Implementing GenAI in the supply chain involves a complex series of technical, organisational and operational challenges. Organisations should take the following actions to advance their journey to the autonomous supply chain and exploit the full potential of GenAI.

Address skills gaps

Skills gaps were identified as a challenge during implementation for survey respondents. Talent availability will dictate the speed of adoption. This requires investment in upskilling programmes along with targeted talent and hiring plans. Advanced users are tackling this by putting GenAI with appropriate controls into the hands of their employees so that they can learn how to use it.

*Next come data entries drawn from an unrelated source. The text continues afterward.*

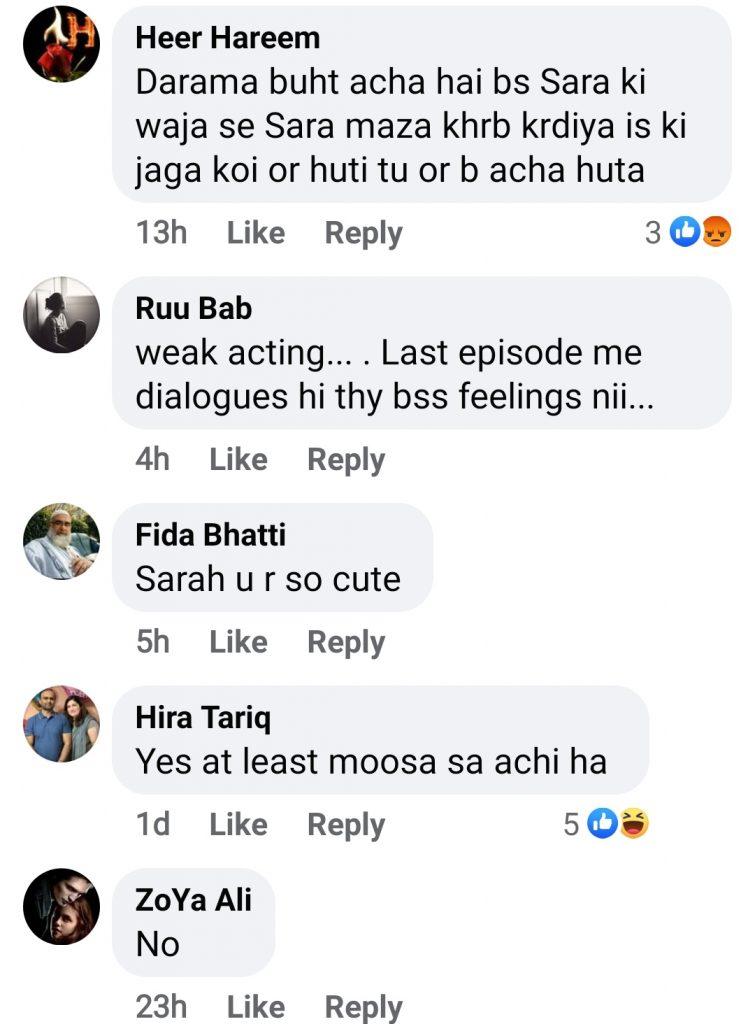 Netizens Criticise Sarah Khan's Performance In Raqs-e-bismil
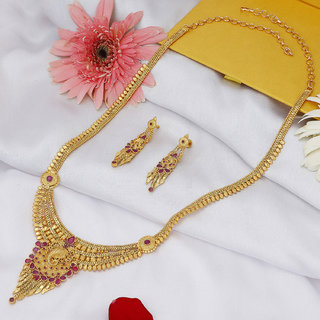 Sukkhi Modern Gold plated Long Haram Necklace Set for Women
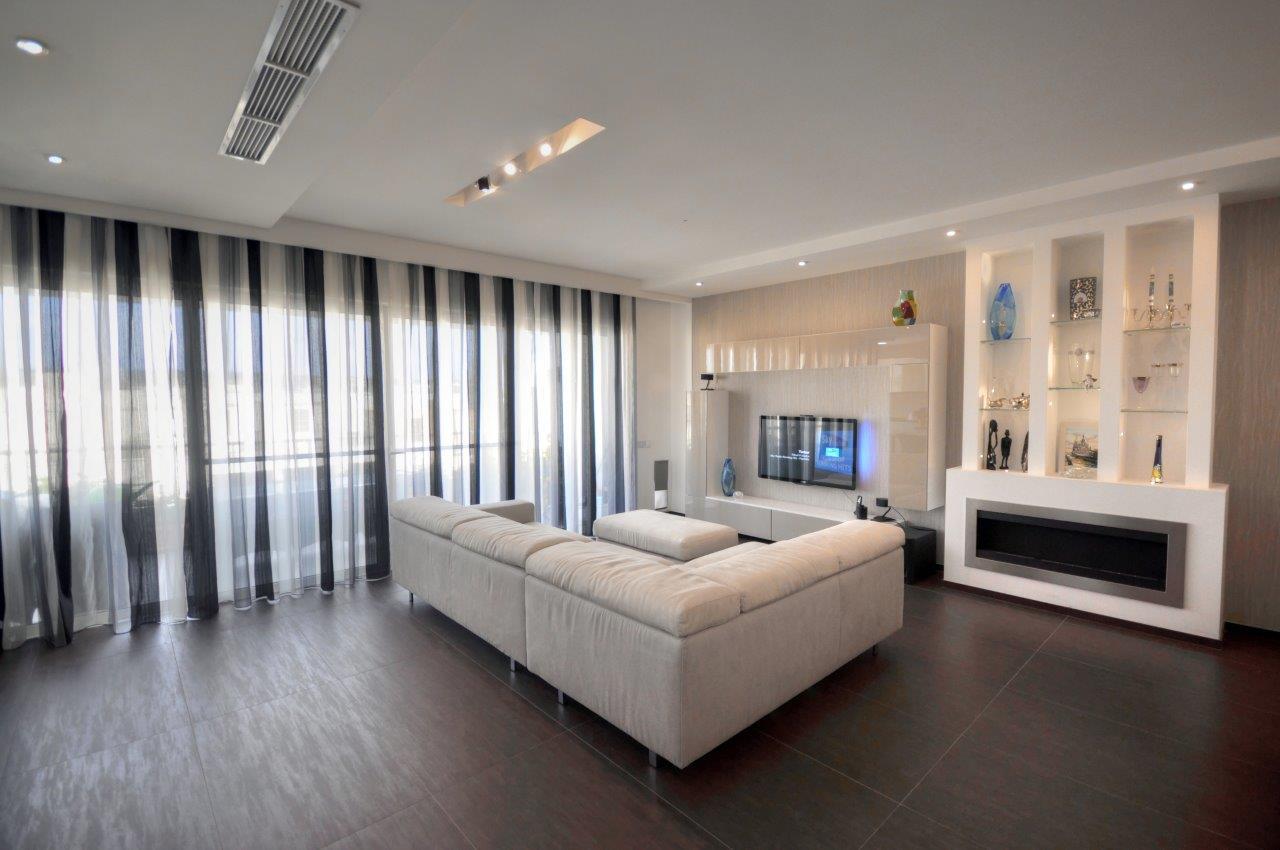 contemporary home interiors (3)
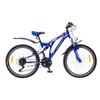 Велосипед горный подростковый Formula Stark AM2 24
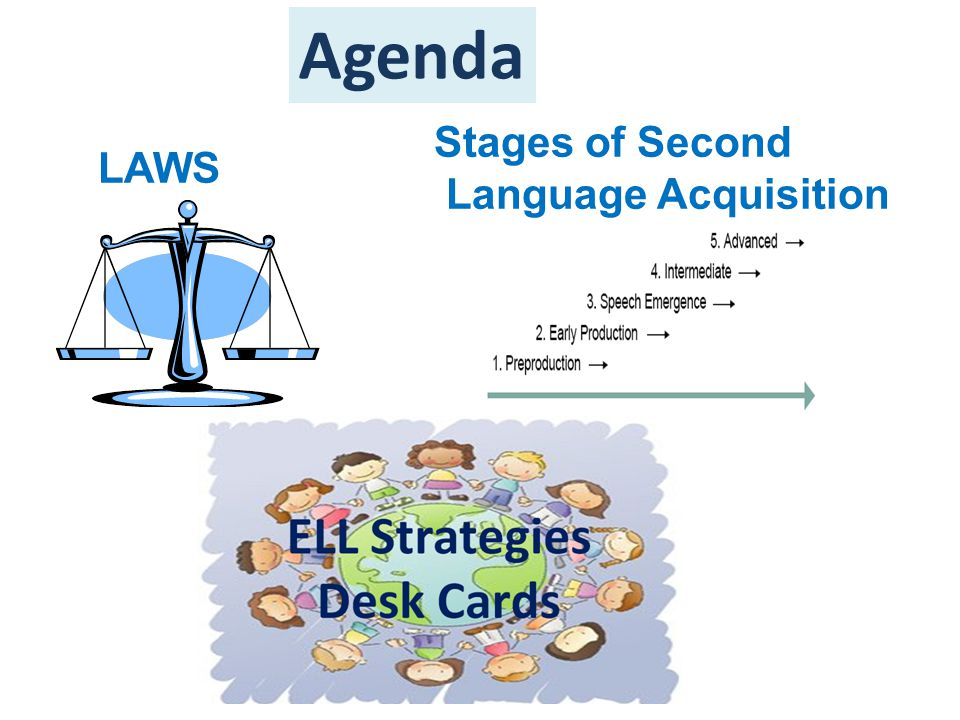 Programs BIL: The Bilingual Education Program follows the same curriculum as the mainstream education program, with a focus on the language and academic needs of English Learners (ELs).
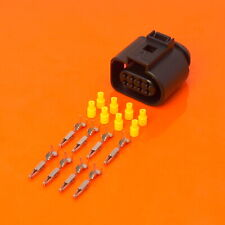 VW Audi VAG 8 Pin Connector Kit to fit Rear Parking Sensor Plug 1J0 973 714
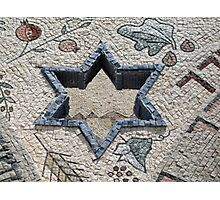 Star of David  in mosaic - Judaism Photographic Print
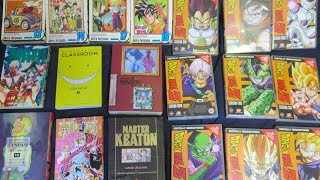 Sustain The Industry - January 2015 - Big Dragon Ball Z + Latest Releases Anime & Manga Pickups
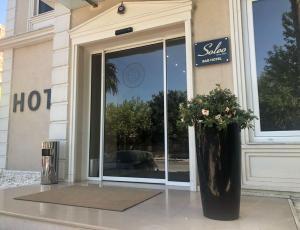 Soleo Hotel - Vasqarr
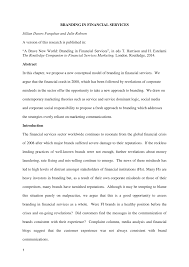 research paper law school against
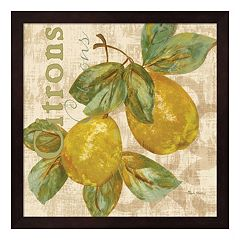 Metaverse Art Rustic Fruit III Framed Wall Art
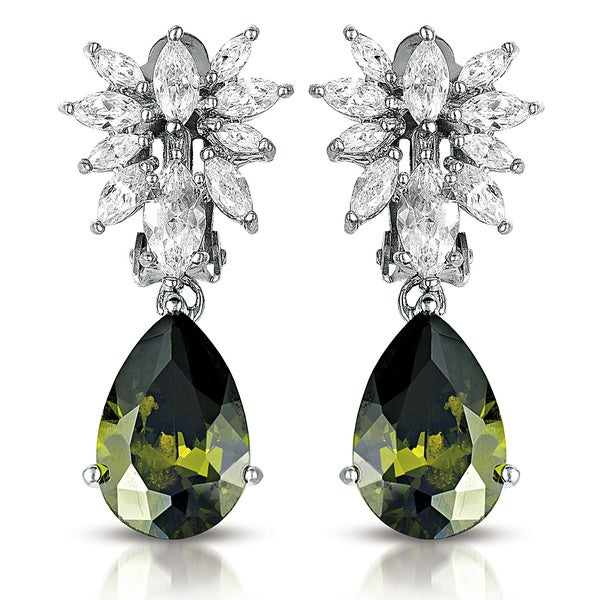 Collette Z Sterling Silver Green and Clear Cubic Zirconia Dangle Earrings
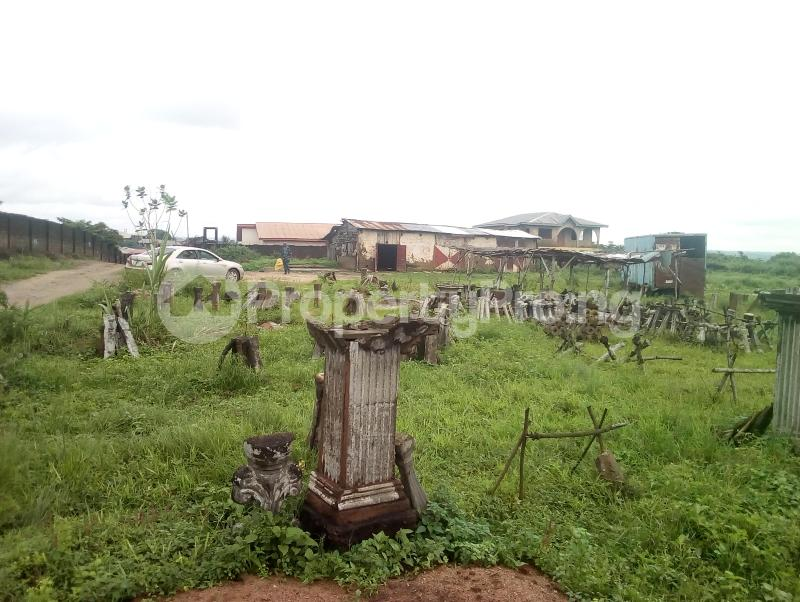 Industrial Land Land for sale Direct Opposite Onimalu Palace Hotel, Iyana Church, Iwo Road. Iwo Rd Ibadan Oyo - 3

Prioritise data readiness when considering use cases

The demands of GenAI are shining a spotlight on the complexities of enterprise data management. Maintaining data quality was the number one implementation challenge cited by respondents (38%) to the EY survey, with access to data (33%) a top challenge as well. This highlights the data challenges particular to supply chains, where data is fragmented across different systems in the organisation as well as across external parties. This results in massive volumes of unstructured, incomplete data, data privacy issues, and problems with data architecture and management.

Any organisation wishing to deploy GenAI in its supply chain must get its data house in order to improve the accuracy of its outputs. Putting in place the right data architecture, tools and policies is therefore an investment worth making.

Mitigate cyber and data risks

The need for stronger cybersecurity is paramount for organisations seeking to deploy GenAI. GenAI creates new cyber vulnerabilities, including through prompt injection attacks designed to provoke LLMs into leaking sensitive data or manipulate their outcomes. It is, therefore, necessary to focus on the new risks posed by the technology, such as inaccuracies and hallucinations, exposure to legal liability through IP infringement, brand or reputation damage and job insecurity.

Supply chain and operations leaders need to work closely with cybersecurity teams from the very outset to support the secure adoption of GenAI in the supply chain. This includes involving the cyber team in use case identification and governance to maximise the value potential of the technology.

A goal worth pursuing

While doubts remain as to whether a fully autonomous supply chain can ever be achieved, it is still a goal worth pursuing. Every step closer to autonomous supply chains boosts resiliency by improving visibility and agility. GenAI is already proving it can be a game changer for the supply chain, and while still in its infancy, the technology is expected to establish itself firmly in the supply chain over the coming years and organisations cannot afford to ignore its potential.

Summary

GenAI combined with traditional AI is emerging as a game changing technology which can enable more autonomous supply chains with real-time problem-solving capabilities. GenAI adoption is likely to be crucial for competitiveness in the years ahead, but organisations are struggling with implementation challenges. Addressing skills gaps, data availability and quality issues, and cyber risks will be crucial to overcoming those challenges.